Hang on sickofit, it is hard but it can be so rewarding when you do see the changes, no matter how small.

Amethist
 
sickofit I was dealing with a very similar issue about a year ago with my wife. She was angry all the time and took everything out on me. I was being called an idiot on a daily basis and she was just plain nasty. Getting medicated got rid of the mean nasty person and now the therapy is starting to work for her. But there really wasn't much progress until she finally admitted there was a problem and wanted to get better.

As Amethist said, you can not fix your husband and you need to decide how much you can take, or let your kids take, before you reach the end of your rope. I also agree that maybe it is time for a break away from him for a few days. Let your "batteries" recharge before trying to deal with more "stuff".

Jawn
 
Thanks. He is refusing to talk to or acknowledge me at all now. A bit like you failed so now I am going to make you suffer even more. He is saying that he doesn't know if he can take my temper and that I have undone any progress that he as made. He also added in for good measure that I am just like his mother. I bit my tongue and said look I am sorry for losing my temper and ranting. But I just feel like you dont get how hurtful some of the things you are doing are.

I went and said goodnight to which I was greeted with what do you want and than it was well I hope you enjoy your sleep as now Im not getting any because of you. Again I didn't bite but I accepted whatever he had to say. Than said he again Wanted to be left alone.

About 1am he came up into the main house and was getting stuff. I went and said are you ok do you want to come to bed with me tonight. He just scoffed at me and said NO. and ran out of the house like I was about to rape him.

I know today he will just test me all day and say little things to get me to bite. I am just deciding to be gracious. Also I am not to judge myself too harshly for what happen. I mean seriously he treats me like a door mat and I have been very gracious about things. I think that even now and again it is normal to get a bit upset over that.

I have decided and buy a punching bag today. Just so I have someone to bash and crap out of. I am really frustrated at my husband. I have been keeping myself busy.
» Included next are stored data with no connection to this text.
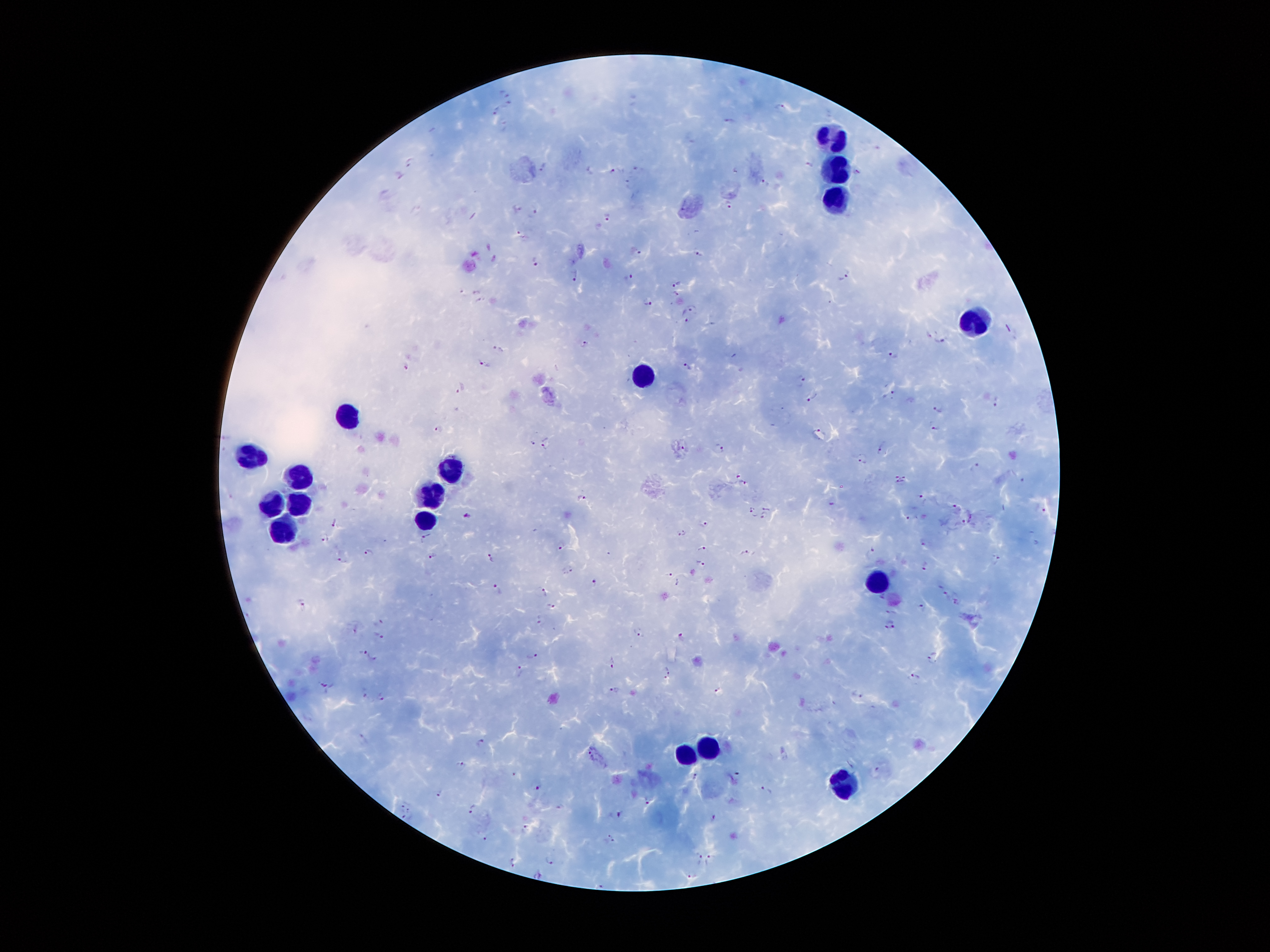
Approximate centers as {x, y} in pixels.
Plasmodium parasites: {506, 92}, {509, 106}, {780, 109}, {495, 111}, {730, 120}, {410, 163}, {810, 164}, {613, 170}, {857, 172}, {764, 182}, {730, 202}, {518, 206}, {535, 210}, {607, 216}, {521, 234}, {638, 252}, {698, 253}, {535, 261}, {844, 272}, {575, 274}, {629, 276}, {676, 283}, {477, 291}, {676, 292}, {649, 303}, {692, 307}, {686, 319}, {943, 341}, {584, 344}, {499, 349}, {894, 355}, {484, 364}, {688, 366}, {405, 367}, {802, 380}, {460, 389}, {894, 394}, {815, 396}, {997, 401}, {939, 407}, {936, 425}, {437, 429}, {818, 432}, {533, 443}, {546, 443}, {719, 446}, {685, 447}, {882, 450}, {863, 457}, {974, 466}, {739, 475}, {900, 478}, {1023, 479}, {744, 483}, {580, 497}, {922, 497}, {832, 502}, {955, 506}, {768, 507}, {1041, 508}, {752, 510}, {468, 515}, {762, 516}, {907, 517}, {333, 521}, {965, 521}, {705, 523}, {681, 533}, {326, 537}, {425, 538}, {924, 542}, {561, 545}, {701, 548}, {874, 548}, {368, 553}, {747, 553}, {432, 555}, {491, 558}, {995, 558}, {343, 560}, {702, 563}, {925, 566}, {569, 569}, {669, 574}, {595, 583}, {498, 589}, {943, 590}, {545, 593}, {883, 596}, {957, 601}, {303, 602}, {551, 604}, {921, 606}, {893, 611}, {539, 618}, {378, 622}, {890, 624}, {355, 628}, {639, 632}, {379, 634}, {680, 636}, {361, 651}, {531, 654}, {933, 656}, {375, 658}, {612, 662}, {521, 671}, {667, 672}, {916, 677}, {328, 685}, {717, 689}, {615, 690}, {363, 692}, {858, 693}, {381, 696}, {364, 738}, {481, 743}, {590, 751}, {461, 763}, {695, 776}, {539, 787}, {767, 789}, {439, 792}, {648, 798}, {403, 804}, {471, 808}, {411, 809}, {619, 814}, {713, 817}, {407, 818}, {526, 828}, {486, 837}, {609, 837}, {696, 855}, {711, 856}, {551, 858}, {513, 862}, {537, 873}, {692, 875}.

Leukocyte locations: {833, 136}, {839, 168}, {838, 193}, {973, 322}, {644, 377}, {348, 418}, {252, 452}, {454, 468}, {295, 477}, {431, 494}, {298, 505}, {268, 506}, {424, 519}, {286, 524}, {876, 578}, {708, 748}, {685, 757}, {849, 784}. Single field of view. 100x magnification. Giemsa-stained preparation. Image is 1270×952 pixels. Patient malaria status: infected with Plasmodium falciparum. Thick blood smear. Smartphone photograph taken through the microscope eyepiece.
Identify the blood parasite species.
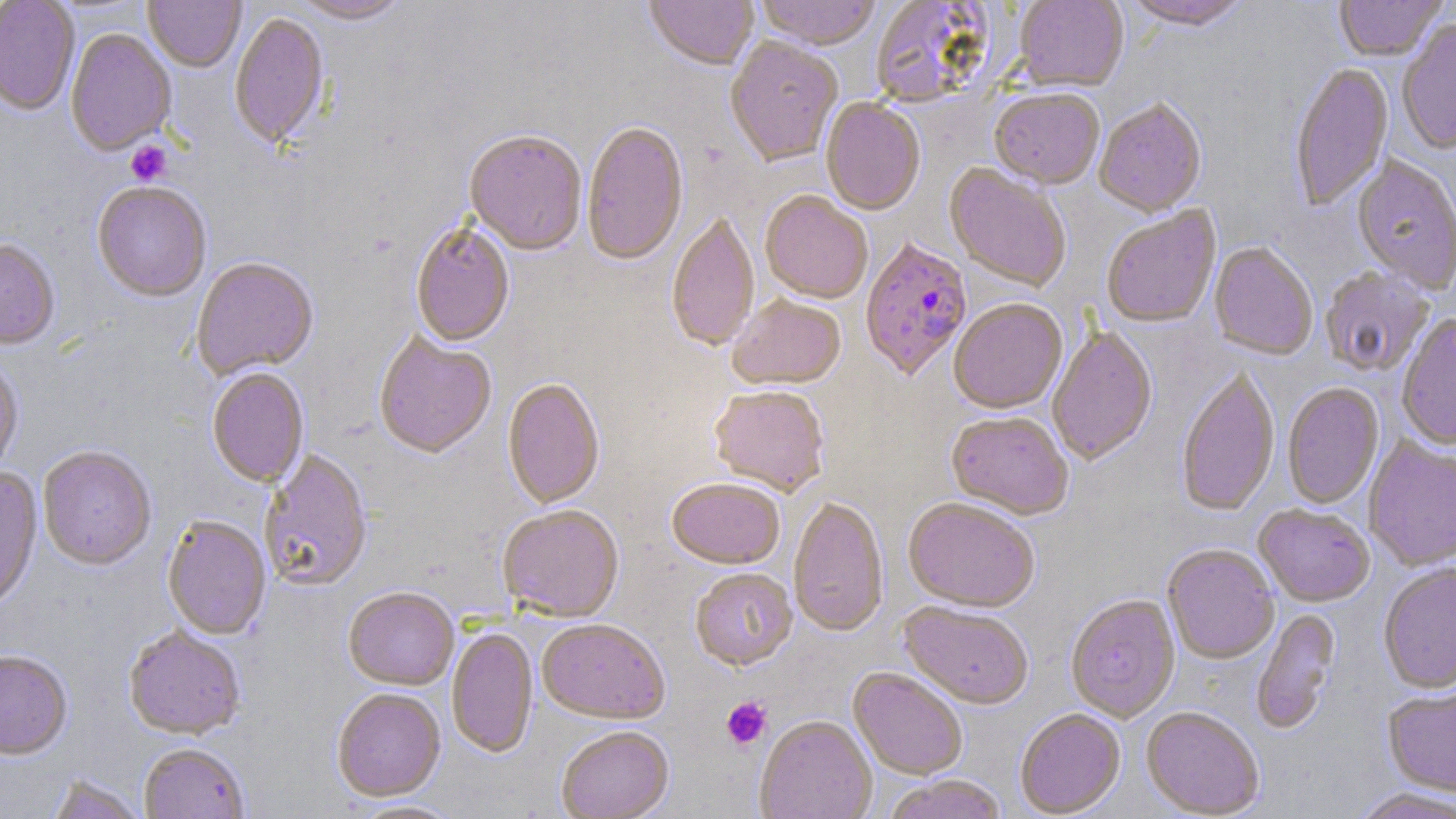

Plasmodium falciparum.

Approximate bounding boxes as [x1, y1, x2, y2] in pixels. Plasmodium falciparum-infected red blood cell locations: [860, 239, 973, 383]. Platelet locations: [126, 142, 172, 186], [721, 697, 772, 749]. Uninfected red blood cell locations: [144, 0, 245, 73], [290, 0, 412, 26], [644, 0, 758, 74], [754, 0, 881, 53], [1013, 0, 1128, 93], [1119, 0, 1252, 33], [1334, 0, 1447, 63], [0, 1, 80, 116], [869, 1, 996, 108], [229, 14, 329, 151], [1397, 23, 1456, 155], [65, 29, 176, 157], [725, 38, 843, 169], [1290, 65, 1394, 213], [989, 91, 1104, 191], [820, 99, 925, 217], [1094, 101, 1207, 219], [581, 123, 689, 268], [464, 133, 586, 257], [1351, 156, 1456, 295], [943, 164, 1071, 293], [92, 183, 211, 303], [760, 193, 872, 306], [1101, 207, 1221, 329], [667, 214, 759, 353], [410, 223, 515, 348], [0, 240, 60, 352], [1209, 243, 1317, 361], [192, 259, 318, 380], [1319, 267, 1434, 378], [728, 298, 846, 392], [949, 301, 1068, 416], [1397, 316, 1456, 451], [1047, 327, 1157, 466], [374, 333, 496, 460], [0, 360, 24, 477], [206, 368, 309, 488], [1176, 369, 1280, 519], [502, 378, 605, 510], [1282, 383, 1384, 510], [709, 388, 829, 498], [946, 413, 1073, 521], [1364, 438, 1456, 572], [38, 447, 156, 572], [259, 450, 373, 593], [0, 469, 42, 614], [666, 480, 785, 570], [788, 498, 889, 638], [902, 500, 1039, 614], [1253, 505, 1374, 608], [497, 507, 624, 622], [162, 518, 271, 640], [1163, 545, 1279, 666], [1379, 564, 1456, 695], [690, 569, 798, 672], [343, 588, 459, 692], [1065, 596, 1181, 723], [899, 603, 1033, 711], [1251, 608, 1341, 735], [537, 620, 669, 725], [123, 629, 245, 742], [447, 629, 538, 758], [0, 652, 72, 762], [848, 668, 968, 780], [1382, 689, 1456, 799], [332, 690, 446, 802], [1141, 708, 1264, 818], [1015, 710, 1126, 817], [755, 717, 877, 819], [555, 727, 674, 819], [139, 745, 251, 819], [47, 775, 145, 819], [881, 776, 1008, 819], [1351, 788, 1456, 819], [350, 800, 466, 819]. Thin blood film. Optical microscopy. Captured at 1000x magnification. Image is 1456×819 pixels. Single field of view. May-Grünwald-Giemsa-stained preparation.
I will not let him discipline the children physically until he has his anger in check. And I dont care what he says about that my job is to protect them.
 
Well today I was really cranky with my kids. I actually got so cranky that they weren't obeying that I swore a couple of times. My husband got really angry at me and I just got cranky at him as well. I have been rather angry at the kids particually today. The 2yr old was up half the night which has added to it. I also have been yelling a lot just simply stressed.

I sat with the kids and said Look mum was wrong I love you and than we sat and talked and laughed and watch a movie together. They simply calmed from that moment and have been angels. Ah I just feel so tired. and I think that tonight when the kids are in bed I am going to do something for myself to relax me. ANd I am going to find a way to keep calm and get rid of the stress.
 
Sickofit.........you need to remember this is a journey and a process. You can't fix it and it won't happen over night. You will fall over but sometimes the best lessons learned are those from our mistakes.

Hang in there.
 
Well today ended up being totally good. I have cleaned sorted kids are in bed and I am sitting here having a relax. Might go out and get myself a little treat as well. Really happy with all that got accomplished today.